# Exercise requirements
Render the part of the data that opens with the line containing "How far is [248,135]" and closes with the line containing "What is the proximity" as a JSON list of strings, one string per line, with blank lines omitted. Include both boundary lines and no other lines.

# Data extracted from a collection
===
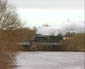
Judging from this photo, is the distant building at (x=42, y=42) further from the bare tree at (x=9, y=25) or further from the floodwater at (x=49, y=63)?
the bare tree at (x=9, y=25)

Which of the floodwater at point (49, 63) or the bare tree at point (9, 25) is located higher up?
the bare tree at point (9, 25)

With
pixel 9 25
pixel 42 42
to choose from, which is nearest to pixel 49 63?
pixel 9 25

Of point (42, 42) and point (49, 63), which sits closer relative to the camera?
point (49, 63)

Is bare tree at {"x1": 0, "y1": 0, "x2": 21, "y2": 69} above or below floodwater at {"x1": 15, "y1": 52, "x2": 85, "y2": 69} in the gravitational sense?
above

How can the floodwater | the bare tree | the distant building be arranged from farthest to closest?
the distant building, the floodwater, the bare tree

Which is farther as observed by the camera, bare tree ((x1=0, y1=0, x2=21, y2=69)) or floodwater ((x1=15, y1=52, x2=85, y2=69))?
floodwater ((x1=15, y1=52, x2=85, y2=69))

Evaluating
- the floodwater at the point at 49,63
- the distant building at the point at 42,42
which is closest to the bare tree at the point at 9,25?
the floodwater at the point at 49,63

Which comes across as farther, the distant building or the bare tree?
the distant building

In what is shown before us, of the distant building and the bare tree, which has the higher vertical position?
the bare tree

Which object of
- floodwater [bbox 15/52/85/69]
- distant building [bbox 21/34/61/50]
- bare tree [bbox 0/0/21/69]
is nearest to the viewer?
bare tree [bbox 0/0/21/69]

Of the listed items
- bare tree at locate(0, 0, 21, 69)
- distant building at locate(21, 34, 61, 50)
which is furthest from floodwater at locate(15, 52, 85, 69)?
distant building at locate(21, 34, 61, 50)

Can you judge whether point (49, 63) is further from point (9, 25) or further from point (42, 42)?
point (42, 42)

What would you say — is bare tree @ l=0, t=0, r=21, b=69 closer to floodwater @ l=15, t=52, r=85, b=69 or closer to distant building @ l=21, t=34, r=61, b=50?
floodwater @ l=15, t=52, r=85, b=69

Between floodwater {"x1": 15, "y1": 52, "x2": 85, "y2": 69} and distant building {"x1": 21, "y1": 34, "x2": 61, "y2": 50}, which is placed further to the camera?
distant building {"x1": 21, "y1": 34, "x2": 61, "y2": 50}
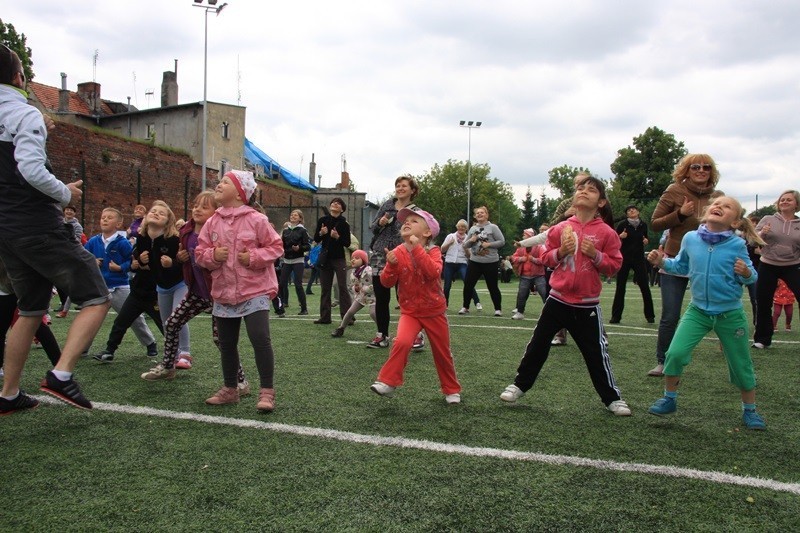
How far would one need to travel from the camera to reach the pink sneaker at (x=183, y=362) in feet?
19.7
===
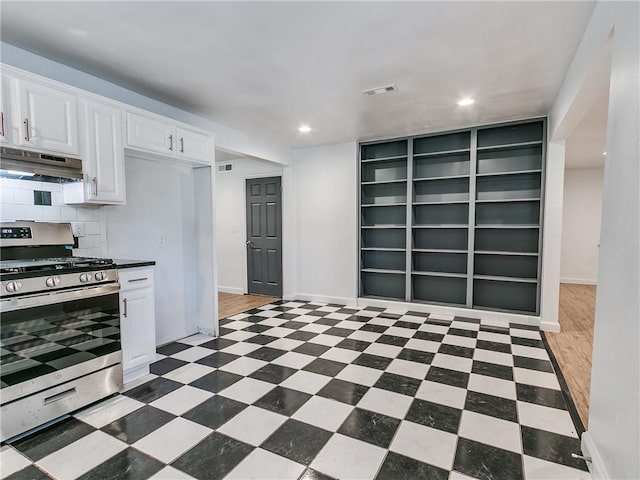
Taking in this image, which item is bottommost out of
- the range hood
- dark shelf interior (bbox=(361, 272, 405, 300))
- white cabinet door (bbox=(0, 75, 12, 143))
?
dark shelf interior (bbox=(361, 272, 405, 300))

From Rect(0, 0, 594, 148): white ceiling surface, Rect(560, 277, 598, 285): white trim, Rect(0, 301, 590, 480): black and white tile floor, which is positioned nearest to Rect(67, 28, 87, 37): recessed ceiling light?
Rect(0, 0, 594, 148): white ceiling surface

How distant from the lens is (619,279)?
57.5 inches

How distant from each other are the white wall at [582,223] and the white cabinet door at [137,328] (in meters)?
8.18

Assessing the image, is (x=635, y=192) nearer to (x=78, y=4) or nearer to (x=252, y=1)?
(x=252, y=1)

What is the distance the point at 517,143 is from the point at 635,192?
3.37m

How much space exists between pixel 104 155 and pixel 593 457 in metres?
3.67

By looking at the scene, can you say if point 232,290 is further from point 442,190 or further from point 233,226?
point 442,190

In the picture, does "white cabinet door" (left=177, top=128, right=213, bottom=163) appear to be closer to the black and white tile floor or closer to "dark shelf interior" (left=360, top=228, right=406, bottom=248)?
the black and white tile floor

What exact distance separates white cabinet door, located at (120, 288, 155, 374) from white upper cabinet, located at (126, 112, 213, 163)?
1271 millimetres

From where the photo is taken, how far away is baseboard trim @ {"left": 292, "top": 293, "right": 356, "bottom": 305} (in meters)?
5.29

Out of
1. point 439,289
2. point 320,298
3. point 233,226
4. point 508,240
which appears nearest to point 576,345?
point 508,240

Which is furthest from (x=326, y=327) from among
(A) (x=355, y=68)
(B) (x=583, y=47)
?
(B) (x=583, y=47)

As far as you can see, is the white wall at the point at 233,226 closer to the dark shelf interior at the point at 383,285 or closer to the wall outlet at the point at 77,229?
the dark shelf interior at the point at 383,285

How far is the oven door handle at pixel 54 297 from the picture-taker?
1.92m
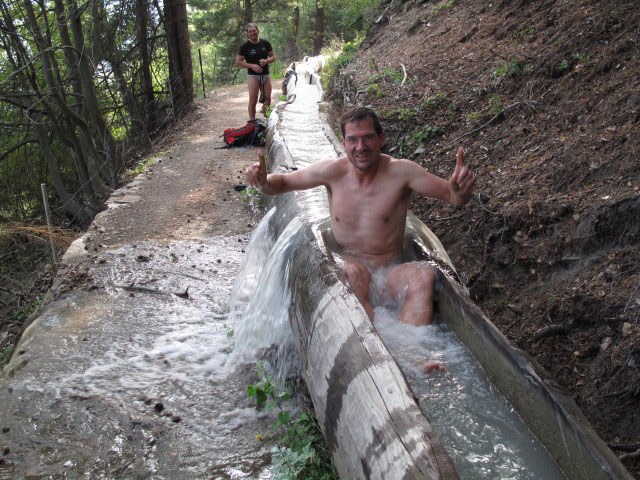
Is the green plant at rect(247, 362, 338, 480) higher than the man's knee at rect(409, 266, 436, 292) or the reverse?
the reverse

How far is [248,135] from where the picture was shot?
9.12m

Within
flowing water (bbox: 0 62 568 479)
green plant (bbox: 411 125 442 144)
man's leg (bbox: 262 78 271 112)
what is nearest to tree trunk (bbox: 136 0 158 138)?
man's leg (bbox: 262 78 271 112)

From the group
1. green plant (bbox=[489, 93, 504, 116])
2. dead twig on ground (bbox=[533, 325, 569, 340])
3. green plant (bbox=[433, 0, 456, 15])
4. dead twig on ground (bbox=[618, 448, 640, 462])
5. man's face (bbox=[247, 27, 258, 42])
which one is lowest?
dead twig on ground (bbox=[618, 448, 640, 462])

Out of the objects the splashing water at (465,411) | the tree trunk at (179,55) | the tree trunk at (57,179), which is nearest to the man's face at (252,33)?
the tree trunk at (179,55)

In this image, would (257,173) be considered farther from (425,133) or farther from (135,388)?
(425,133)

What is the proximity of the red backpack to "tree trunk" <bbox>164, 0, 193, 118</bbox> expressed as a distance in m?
===
# Exercise answer
[
  "How far is [248,135] from where the picture was shot?",
  "9.12m",
  "Within",
  "flowing water (bbox: 0 62 568 479)",
  "green plant (bbox: 411 125 442 144)",
  "man's leg (bbox: 262 78 271 112)",
  "what is nearest to tree trunk (bbox: 136 0 158 138)?",
  "man's leg (bbox: 262 78 271 112)",
  "From the group",
  "1. green plant (bbox=[489, 93, 504, 116])",
  "2. dead twig on ground (bbox=[533, 325, 569, 340])",
  "3. green plant (bbox=[433, 0, 456, 15])",
  "4. dead twig on ground (bbox=[618, 448, 640, 462])",
  "5. man's face (bbox=[247, 27, 258, 42])",
  "which one is lowest?",
  "dead twig on ground (bbox=[618, 448, 640, 462])",
  "Out of the objects the splashing water at (465,411) | the tree trunk at (179,55) | the tree trunk at (57,179), which is nearest to the man's face at (252,33)?",
  "the tree trunk at (179,55)",
  "In this image, would (257,173) be considered farther from (425,133) or farther from (135,388)?",
  "(425,133)",
  "What is the proximity of the red backpack to \"tree trunk\" <bbox>164, 0, 193, 118</bbox> expressed as a distance in m?"
]